Document passage Block Start

Newswise — STONY BROOK, NY, November 5, 2013 – Cancer drugs work because they’re toxic, but that’s also why they afflict healthy cells, producing side effects that can compromise their efficacy. Nobuhide Ueki thinks he may have found a way to get the drugs to selectively target only the cancer cells, and his team’s patent-pending research is the subject of a paper entitled “Selective cancer targeting with prodrugs activated by histone deacetylases and a tumour-associated protease,” to be published on November 5 in Nature Communications.
Dr. Ueki, a research scientist in Stony Brook’s Department of Molecular Genetics & Microbiology, was studying a protein in the lab to better understand the basic mechanism of cancer formation at the cell biology level. During the investigations, his team discovered that all the cancer cells it tested had very high activity of two particular enzymes, histone deacetylase (HDAC) and an endogenous protease called cathepsin L (CTSL). “We wondered if we could develop drugs to target those two enzymes to make a better anti-cancer drug,” he says.
The Stony Brook team took advantage of a substrate, or chemical tag, that was developed by a German group, making a crucial modification to develop a prodrug that is cleaved, or removed, by the two enzymes. By attaching this chemical tag—a short peptide that conjugates a key amino terminal—to the cancer drugs, normal cells are protected, as only cancer cells have the ability to cleave the masked prodrug and release the medication. Prodrugs are precursors of the intended drug, used to improve the efficacy of the primary drug and to enhance how selectively that drug interacts with non-targeted cells.
The researchers’ approach to selective cancer therapy capitalizes on the increased HDAC and tumor-associated protease activities in malignant cancer cells. By coupling an acetylated lysine group to puromycin, a masked cytotoxic agent is created. This agent is serially activated by HDAC and CTSL, removing the acetyl group first and then the unacetylated lysine group, liberating the puromycin. The agent selectively kills human cancer cell lines with high HDAC and CTSL activities.

Document passage Block End
The data Block Start

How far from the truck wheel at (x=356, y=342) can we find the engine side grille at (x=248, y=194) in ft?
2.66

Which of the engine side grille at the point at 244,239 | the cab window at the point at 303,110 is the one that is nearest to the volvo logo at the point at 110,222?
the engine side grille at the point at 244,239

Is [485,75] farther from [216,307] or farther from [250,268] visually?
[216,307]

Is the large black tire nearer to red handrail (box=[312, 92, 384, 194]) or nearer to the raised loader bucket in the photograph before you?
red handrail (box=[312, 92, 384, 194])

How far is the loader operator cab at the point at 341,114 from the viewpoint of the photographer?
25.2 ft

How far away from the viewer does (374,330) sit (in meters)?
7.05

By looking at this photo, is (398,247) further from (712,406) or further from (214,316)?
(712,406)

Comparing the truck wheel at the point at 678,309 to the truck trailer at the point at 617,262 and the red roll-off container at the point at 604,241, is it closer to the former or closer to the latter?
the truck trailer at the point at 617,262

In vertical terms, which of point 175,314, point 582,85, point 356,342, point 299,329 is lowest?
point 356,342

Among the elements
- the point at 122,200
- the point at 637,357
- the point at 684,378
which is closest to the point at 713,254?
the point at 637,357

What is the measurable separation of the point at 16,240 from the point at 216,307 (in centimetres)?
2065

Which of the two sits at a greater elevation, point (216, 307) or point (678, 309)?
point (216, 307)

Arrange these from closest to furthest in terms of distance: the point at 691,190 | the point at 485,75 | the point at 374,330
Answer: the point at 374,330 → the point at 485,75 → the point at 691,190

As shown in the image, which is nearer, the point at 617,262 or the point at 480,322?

The data Block End

# What this task involves:
Reproduce the entire news release above on targeting cancer cells with prodrugs, word for word.

# The completed task:
Newswise — STONY BROOK, NY, November 5, 2013 – Cancer drugs work because they’re toxic, but that’s also why they afflict healthy cells, producing side effects that can compromise their efficacy. Nobuhide Ueki thinks he may have found a way to get the drugs to selectively target only the cancer cells, and his team’s patent-pending research is the subject of a paper entitled “Selective cancer targeting with prodrugs activated by histone deacetylases and a tumour-associated protease,” to be published on November 5 in Nature Communications.
Dr. Ueki, a research scientist in Stony Brook’s Department of Molecular Genetics & Microbiology, was studying a protein in the lab to better understand the basic mechanism of cancer formation at the cell biology level. During the investigations, his team discovered that all the cancer cells it tested had very high activity of two particular enzymes, histone deacetylase (HDAC) and an endogenous protease called cathepsin L (CTSL). “We wondered if we could develop drugs to target those two enzymes to make a better anti-cancer drug,” he says.
The Stony Brook team took advantage of a substrate, or chemical tag, that was developed by a German group, making a crucial modification to develop a prodrug that is cleaved, or removed, by the two enzymes. By attaching this chemical tag—a short peptide that conjugates a key amino terminal—to the cancer drugs, normal cells are protected, as only cancer cells have the ability to cleave the masked prodrug and release the medication. Prodrugs are precursors of the intended drug, used to improve the efficacy of the primary drug and to enhance how selectively that drug interacts with non-targeted cells.
The researchers’ approach to selective cancer therapy capitalizes on the increased HDAC and tumor-associated protease activities in malignant cancer cells. By coupling an acetylated lysine group to puromycin, a masked cytotoxic agent is created. This agent is serially activated by HDAC and CTSL, removing the acetyl group first and then the unacetylated lysine group, liberating the puromycin. The agent selectively kills human cancer cell lines with high HDAC and CTSL activities.